◆ Task directions
Where a line below holds the string "deer", that line goes into the answer.

==== Information provided ====

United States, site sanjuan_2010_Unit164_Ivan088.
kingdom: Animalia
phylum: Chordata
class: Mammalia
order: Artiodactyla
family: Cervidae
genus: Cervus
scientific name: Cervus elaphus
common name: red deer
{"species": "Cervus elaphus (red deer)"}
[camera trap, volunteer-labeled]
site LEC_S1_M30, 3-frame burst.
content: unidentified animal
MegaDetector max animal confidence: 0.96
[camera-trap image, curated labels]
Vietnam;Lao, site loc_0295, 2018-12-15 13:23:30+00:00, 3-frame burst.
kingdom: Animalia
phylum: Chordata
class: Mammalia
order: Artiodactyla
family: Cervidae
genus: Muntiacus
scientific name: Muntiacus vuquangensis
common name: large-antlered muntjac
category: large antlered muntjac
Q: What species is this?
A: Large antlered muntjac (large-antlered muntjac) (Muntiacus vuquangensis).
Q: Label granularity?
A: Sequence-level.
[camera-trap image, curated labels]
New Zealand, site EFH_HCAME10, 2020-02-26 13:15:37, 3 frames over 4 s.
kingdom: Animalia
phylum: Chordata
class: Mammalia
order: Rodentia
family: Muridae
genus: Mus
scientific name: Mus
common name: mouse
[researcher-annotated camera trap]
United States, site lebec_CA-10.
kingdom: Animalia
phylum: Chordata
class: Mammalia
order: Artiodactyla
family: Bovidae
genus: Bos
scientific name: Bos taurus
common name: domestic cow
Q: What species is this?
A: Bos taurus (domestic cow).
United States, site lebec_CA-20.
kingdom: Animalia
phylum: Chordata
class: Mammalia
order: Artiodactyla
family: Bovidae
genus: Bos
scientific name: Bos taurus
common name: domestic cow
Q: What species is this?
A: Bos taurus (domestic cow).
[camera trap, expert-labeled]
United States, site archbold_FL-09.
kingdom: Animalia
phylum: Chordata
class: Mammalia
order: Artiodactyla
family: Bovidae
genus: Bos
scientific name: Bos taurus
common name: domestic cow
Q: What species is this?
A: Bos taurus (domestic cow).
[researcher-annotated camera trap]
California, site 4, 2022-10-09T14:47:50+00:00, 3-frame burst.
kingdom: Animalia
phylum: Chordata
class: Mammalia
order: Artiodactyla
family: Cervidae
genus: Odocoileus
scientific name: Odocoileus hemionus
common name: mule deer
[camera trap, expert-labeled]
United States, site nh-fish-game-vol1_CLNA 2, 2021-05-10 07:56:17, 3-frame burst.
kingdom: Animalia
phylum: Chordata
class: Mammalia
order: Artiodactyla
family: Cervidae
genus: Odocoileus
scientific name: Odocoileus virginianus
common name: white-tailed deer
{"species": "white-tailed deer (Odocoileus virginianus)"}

====

◆ The answer
common name: red deer
{"species": "Cervus elaphus (red deer)"}
common name: mule deer
common name: white-tailed deer
{"species": "white-tailed deer (Odocoileus virginianus)"}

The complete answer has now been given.